● DOCUMENT PASSAGE:
+ + + + + + +
I also don't see any treatment of statistical probability testing with regression. Scientific researchers commonly test the statistical significance of the observed regression and place considerable emphasis on p values associated with r-squared and the coefficients of the equation. It would be nice to see a practical discussion of how one does this and how to interpret the results of such an analysis. --anon

I will add it in. Please feel free to improve on it. Oleg Alexandrov 16:46, 6 August 2005 (UTC)

[edit] Use of Terms Independent and Dependent

I changed the terms independent / dependent variable to explanatory / response variable. This was to make the article more in line with the terminology used by the majority of statistics textbooks, and because independent / dependent variables are not statistically independent. Predictor / response might be ideal terminology, I'll see what textbooks are using.--Theblackgecko 23:06, 11 April 2006 (UTC)

The terms independent and dependent are actually more precise in describing linear regression as such - terms like predictor/response or explanatory/response are related to the application of regression to different problems. Try checking a non-applied stats book.
+ + + + + + +
● WORK TO COMPLETE:
• 1. In the discussion excerpt, what terms were used to replace independent and dependent variable?
• 2. Output the part of the discussion excerpt that opens with the words containing "I also don't" and closes with "August 2005 (UTC)".

● MATERIAL:
+ + + + + + +
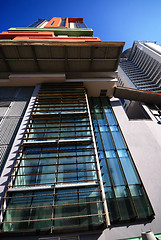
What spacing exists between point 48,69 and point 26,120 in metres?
+ + + + + + +
● REPLIES:
• 1. Explanatory and response variable.

• 2.
I also don't see any treatment of statistical probability testing with regression. Scientific researchers commonly test the statistical significance of the observed regression and place considerable emphasis on p values associated with r-squared and the coefficients of the equation. It would be nice to see a practical discussion of how one does this and how to interpret the results of such an analysis. --anon

I will add it in. Please feel free to improve on it. Oleg Alexandrov 16:46, 6 August 2005 (UTC)